Though earlier in the week Democrats had hinted they'd compromise over raising tax rates on the so-called "rich," now the Obama administration is reassuring the liberal base of the Democratic Party that it stands firm by its campaign pledge of tackling the upcoming fiscal cliff with a combination of spending cuts and increasing tax rates.  

White House Press Secretary Jay Carney said the president still believes in his original budget plan of raising $1.6 trillion in new revenue by raising taxes on those who make more than $250,000, and that this is the plan he'll proposed to congressional leaders when they meet at the White House to address the so-called fiscal cliff.  
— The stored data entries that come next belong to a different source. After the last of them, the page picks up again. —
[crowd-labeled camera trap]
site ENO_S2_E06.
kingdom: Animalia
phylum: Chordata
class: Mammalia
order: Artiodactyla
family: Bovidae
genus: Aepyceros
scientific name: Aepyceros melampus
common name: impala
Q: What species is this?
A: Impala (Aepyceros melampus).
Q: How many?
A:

However, congressional Republicans have said they continue to be opposed to raising tax rates on anybody. They stand by 2012 Republican presidential challenger Mitt Romney's proposal of raising revenues by getting rid of loopholes and deductions instead.

Meanwhile, Obama believes his landslide victory — in the Electoral College count, at least — gives him the upper hand in the fiscal cliff negotiations. The president campaigned on a "balanced approach" of cutting some spending but also asking wealthier Americans "to pay a little more" in taxes in order to reduce the deficit in a "fair" way and through "shared sacrifice."  

However, Republicans are unlikely to agree to this, as they claim rising taxes on anybody in what they see as a still fragile economy will hurt growth and job creation since many small businesses (the ones they say are responsible for most of the country's job creation) are taxed as individuals and could stop hiring if they're hit with a tax hike from the administration 

Senator Mitch McConnell (R-Ky.) said the party is "ready to find common ground," but "we're also not about to further weaken the economy by raising tax rates and hurting jobs.” Senate Majority Leader Harry Reid (D-Nev.), on the other hand, said, "Americans are tired of division," and urged Republicans to give in on the tax-rate issue.

Obama will launch fiscal cliff negotiations Friday during a meeting with congressional leaders in the White House.